WHAT THIS TASK INVOLVES: Change every "sand" in the items below to "beach" and leave the rest of each item as it stands.

DATA FOR PROCESSING:

===============

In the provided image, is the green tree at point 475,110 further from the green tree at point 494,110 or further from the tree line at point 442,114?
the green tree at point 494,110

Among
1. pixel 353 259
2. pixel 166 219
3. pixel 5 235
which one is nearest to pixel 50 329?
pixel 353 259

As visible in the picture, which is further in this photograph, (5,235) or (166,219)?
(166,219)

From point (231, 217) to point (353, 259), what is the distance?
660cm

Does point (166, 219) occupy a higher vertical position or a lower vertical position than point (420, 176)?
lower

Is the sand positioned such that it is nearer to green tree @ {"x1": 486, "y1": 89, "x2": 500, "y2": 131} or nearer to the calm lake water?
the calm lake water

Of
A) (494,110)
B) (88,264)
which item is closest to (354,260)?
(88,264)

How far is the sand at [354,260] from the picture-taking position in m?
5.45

===============

OUTPUT BELOW:
In the provided image, is the green tree at point 475,110 further from the green tree at point 494,110 or further from the tree line at point 442,114?
the green tree at point 494,110

Among
1. pixel 353 259
2. pixel 166 219
3. pixel 5 235
which one is nearest to pixel 50 329?
pixel 353 259

As visible in the picture, which is further in this photograph, (5,235) or (166,219)?
(166,219)

From point (231, 217) to point (353, 259), what is the distance?
660cm

Does point (166, 219) occupy a higher vertical position or a lower vertical position than point (420, 176)?
lower

Is the beach positioned such that it is nearer to green tree @ {"x1": 486, "y1": 89, "x2": 500, "y2": 131} or nearer to the calm lake water?
the calm lake water

Of
A) (494,110)
B) (88,264)
which item is closest to (354,260)?
(88,264)

How far is the beach at [354,260] from the picture-taking position in m?
5.45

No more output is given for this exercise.